A new editorial published today in the BMJ and co-authored by the NCMD warns that NHS charging for maternal care could contribute to health inequalities and neonatal and maternal mortality.

The new editorial explains the current system, whereby women who are not ordinarily resident in the UK are asked to pay for maternity care in advance. The authors highlight how this practice, and its inconsistent application across different NHS trusts, can exacerbate inequality of health outcomes for mothers from vulnerable groups – including those from black and minority ethnic backgrounds, low-income families and single mothers.
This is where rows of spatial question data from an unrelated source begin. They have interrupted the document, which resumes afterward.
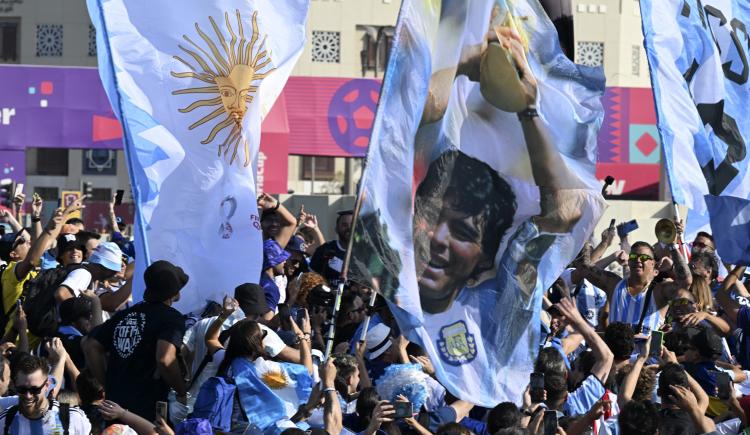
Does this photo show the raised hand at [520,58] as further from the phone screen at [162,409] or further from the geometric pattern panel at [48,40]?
the geometric pattern panel at [48,40]

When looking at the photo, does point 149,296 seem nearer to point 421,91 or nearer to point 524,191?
point 421,91

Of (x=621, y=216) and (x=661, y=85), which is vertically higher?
(x=661, y=85)

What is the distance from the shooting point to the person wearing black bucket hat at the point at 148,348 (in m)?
7.43

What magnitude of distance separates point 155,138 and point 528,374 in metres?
2.76

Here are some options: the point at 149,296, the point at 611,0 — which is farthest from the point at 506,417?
the point at 611,0

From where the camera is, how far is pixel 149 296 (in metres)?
7.62

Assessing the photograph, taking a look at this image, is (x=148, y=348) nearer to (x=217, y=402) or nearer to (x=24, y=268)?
(x=217, y=402)

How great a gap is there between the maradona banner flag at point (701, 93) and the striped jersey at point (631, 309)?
70 cm

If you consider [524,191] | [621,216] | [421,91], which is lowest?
[621,216]

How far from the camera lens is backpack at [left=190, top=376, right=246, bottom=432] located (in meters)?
7.19

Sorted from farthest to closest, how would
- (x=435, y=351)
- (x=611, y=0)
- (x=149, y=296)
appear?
(x=611, y=0)
(x=435, y=351)
(x=149, y=296)

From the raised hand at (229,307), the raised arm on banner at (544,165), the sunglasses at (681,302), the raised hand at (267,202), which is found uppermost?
the raised arm on banner at (544,165)

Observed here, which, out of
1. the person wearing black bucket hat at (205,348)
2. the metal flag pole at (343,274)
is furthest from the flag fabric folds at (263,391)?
the metal flag pole at (343,274)

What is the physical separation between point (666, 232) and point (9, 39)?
4355 centimetres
The authors of the piece – GP Nikesh Parekh, Director of Maternity Action Rosalind Bragg, NCMD Programme Manager Sylvia Stoianova and Clinical Professor of Public Health Allyson Pollock – also set out steps to make charging more equitable. These include ensuring that no one is denied access to care, careful identification of patients who meet the criteria for free care, and greater support for women who are charged.

The piece also highlights the lack of routine data collection on NHS charging and its health impacts. Without such data gathering, firm evidence on the scale of the problem is impossible. This is why the NCMD, and the child death overview panels who report to us, have stepped up – commencing reporting on the issue as part of the child death review process. However, cases including the death of a child represent only the very worst instances of gaps in healthcare provision, and more could be done to establish regular and complete reporting on the impacts of maternal charging.